* **Passage provided**
= = = = = = =
Multiple Sclerosis with a Tour(time-lapse movies), Chronix Progressive

Longitudinal magnetic resonance study: a year in the life of a patient with the chronic progressive form of the disease. These data were assembled using Superpose, a method of image registration.

This is a tour of the lesions of multiple sclerosis. Look at the "temporal" movie (time-cine) to see any changes occurring during one year's time. Look at the "spatial" movie (choose "cine", next to the sagittal image) to see the whole brain. There are a few small regions of high signal in temporal white matter, but, at this level, the image is mostly normal. On our next stop, we will see a larger lesion.
 

Here are a few sample "time-lapse" images(MPEGs) showing MS lesion evolution over one year's time.

supraventricular

 

 

 

 

 

 

supra-thalamic

 

 

 

 

thalamus

 

 

midbrain

 

Tour1

Look at the large round white spot in the right frontal region. This is a relatively new lesion, and you can see how it enlarges very rapidly over the next weeks. Look at the timeline cine. With time, the lesion enlarges, there is a "halo" of white (high) signal which surrounds the lesion. This probably represents the edema which forms in reaction to the acute damage. At the end of the movie, you can see that the lesion has nearly disappeared, with another lesions appearing.

 

 

Tour2

Here are a few small lesions in the lower pons. On this tour, we will review the morphology and location of smaller lesions. First, look at this slice with the timeline movie, or "cine". Notice the large variety of lesion sizes, ranging from a tiny spot in the left lateral frontal, to the huge lesion in the right occipital.  
 

 

Superpose is a set of software tools for analysis of medical images. Its major purpose is to permit the precise comparison of image datasets from different sources and from different time points. Images from a variety of modalities, including MR, CT, SPECT, and PET, can be precisely compared with each other. With Superpose, volume datasets are processed automatically to yield images which are corrected for differences in pixel size and patient orientation. This allows, for example, precise comparison of brain functional images with underlying structure. It also permits accurate comparison of datasets gathered in a time sequence.

The superpositioning procedure is entirely retrospective. It does not require fiducial markers or special patient positioning. The processing of two typical datasets requires, on average, less than five minutes to complete.

The superposition algorithm operates on surfaces derived from multi-slice or volume datasets.

Here is an example of the pair of surfaces. A surface is derived from a set of contours which outlines the edge of a volume on a series of planar images. Contours are generated by an edge detection algorithm based on a user chosen pixel threshold. This threshold is varied under mouse control until a suitable edge is determined. Contours in all subsequent slices are automatically calculated based on parameters of the first. The corresponding surface consists of a set of triangles spanning neighboring pairs of contours.

Two surfaces are superposed by finding the rigid body transformation carrying one surface into the other which minimizes the volume between them. The transformation is specified by six parameters: three translational and three orientational. The transformation which minimizes the volume contained between the two surfaces is taken to be the transformation relating the two underlying image volumes.
= = = = = = =
* **Study questions**
a - For the multiple sclerosis page, decide whether each statement agrees with it: (i) Superpose needs fiducial markers to align images; (ii) the transformation relating two surfaces is specified by six parameters; (iii) processing two typical datasets takes more than ten minutes on average. Answer each with yes or no and quote the words from the page that settle it.
b - Reproduce, word for word, the part of the multiple sclerosis page from "Here are a few small lesions" to "the right occipital.".

* **Given information**
= = = = = = =
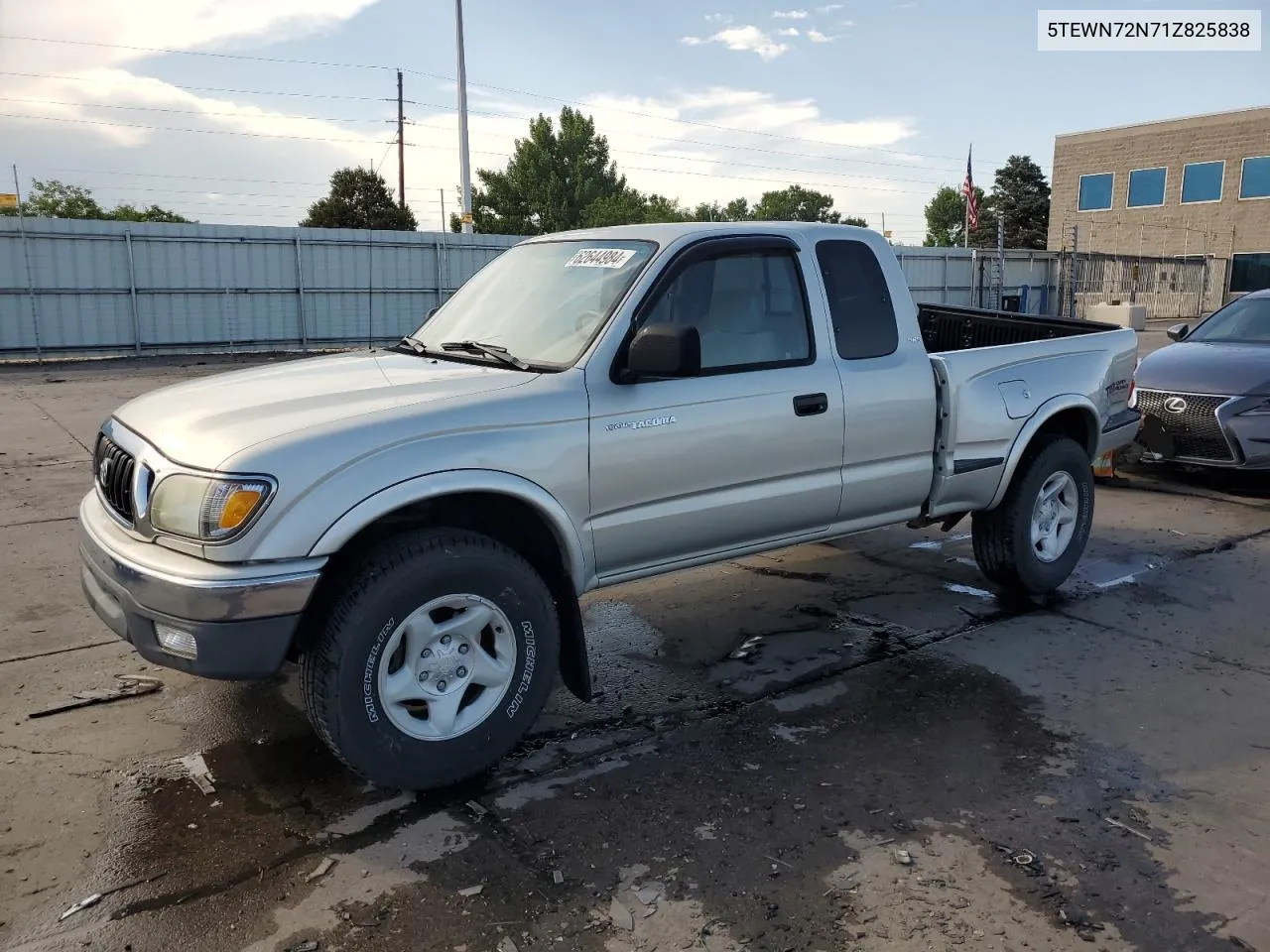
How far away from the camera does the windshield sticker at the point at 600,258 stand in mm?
4203

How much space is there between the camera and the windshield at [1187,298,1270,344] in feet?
29.3

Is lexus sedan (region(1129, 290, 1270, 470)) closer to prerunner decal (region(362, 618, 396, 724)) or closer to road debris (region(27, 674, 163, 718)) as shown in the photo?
prerunner decal (region(362, 618, 396, 724))

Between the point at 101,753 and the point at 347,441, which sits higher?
the point at 347,441

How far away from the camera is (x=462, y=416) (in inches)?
136

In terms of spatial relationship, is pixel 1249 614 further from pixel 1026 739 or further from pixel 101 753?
pixel 101 753

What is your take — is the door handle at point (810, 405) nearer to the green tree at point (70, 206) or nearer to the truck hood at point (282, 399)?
the truck hood at point (282, 399)

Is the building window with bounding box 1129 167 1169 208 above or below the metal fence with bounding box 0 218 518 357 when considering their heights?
above

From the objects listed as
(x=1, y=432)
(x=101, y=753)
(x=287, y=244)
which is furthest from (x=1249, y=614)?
(x=287, y=244)

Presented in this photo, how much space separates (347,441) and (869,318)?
2.52 metres

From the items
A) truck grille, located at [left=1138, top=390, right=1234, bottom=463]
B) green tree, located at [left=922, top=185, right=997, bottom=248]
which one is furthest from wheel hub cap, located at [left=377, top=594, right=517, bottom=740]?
green tree, located at [left=922, top=185, right=997, bottom=248]

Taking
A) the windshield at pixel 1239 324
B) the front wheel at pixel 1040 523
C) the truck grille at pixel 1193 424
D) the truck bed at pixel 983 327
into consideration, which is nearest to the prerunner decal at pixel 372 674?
the front wheel at pixel 1040 523

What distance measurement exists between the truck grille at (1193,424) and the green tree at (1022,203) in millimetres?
75472

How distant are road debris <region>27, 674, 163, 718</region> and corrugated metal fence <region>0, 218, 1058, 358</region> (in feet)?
51.2

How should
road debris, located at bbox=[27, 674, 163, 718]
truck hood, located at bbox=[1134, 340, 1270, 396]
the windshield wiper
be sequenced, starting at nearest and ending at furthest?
1. the windshield wiper
2. road debris, located at bbox=[27, 674, 163, 718]
3. truck hood, located at bbox=[1134, 340, 1270, 396]
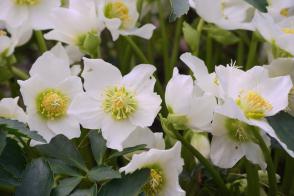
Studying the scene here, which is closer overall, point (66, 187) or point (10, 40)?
point (66, 187)

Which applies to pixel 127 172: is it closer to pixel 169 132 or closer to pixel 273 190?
pixel 169 132

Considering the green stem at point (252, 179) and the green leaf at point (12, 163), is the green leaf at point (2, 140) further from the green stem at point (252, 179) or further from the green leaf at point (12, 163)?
the green stem at point (252, 179)

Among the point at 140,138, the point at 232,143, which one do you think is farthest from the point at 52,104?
the point at 232,143

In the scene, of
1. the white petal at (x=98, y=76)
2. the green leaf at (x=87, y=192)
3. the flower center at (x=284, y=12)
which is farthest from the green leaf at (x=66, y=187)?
the flower center at (x=284, y=12)

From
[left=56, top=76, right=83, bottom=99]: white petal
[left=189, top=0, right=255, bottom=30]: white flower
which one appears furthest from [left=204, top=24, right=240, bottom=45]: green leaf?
[left=56, top=76, right=83, bottom=99]: white petal

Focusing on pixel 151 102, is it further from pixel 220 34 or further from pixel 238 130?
pixel 220 34

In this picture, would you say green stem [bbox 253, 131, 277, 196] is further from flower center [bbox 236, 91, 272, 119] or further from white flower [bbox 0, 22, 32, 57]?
white flower [bbox 0, 22, 32, 57]

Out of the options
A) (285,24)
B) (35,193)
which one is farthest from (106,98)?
(285,24)
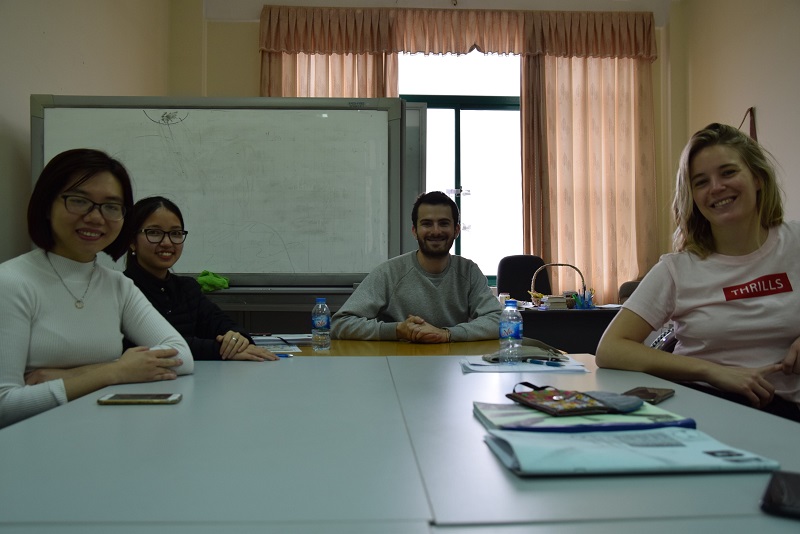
= = = = = = =
* **Answers below**
a -
(i) No: "It does not require fiducial markers or special patient positioning."
(ii) Yes: "The transformation is specified by six parameters: three translational and three orientational."
(iii) No: "The processing of two typical datasets requires, on average, less than five minutes to complete."

b -
Here are a few small lesions in the lower pons. On this tour, we will review the morphology and location of smaller lesions. First, look at this slice with the timeline movie, or "cine". Notice the large variety of lesion sizes, ranging from a tiny spot in the left lateral frontal, to the huge lesion in the right occipital.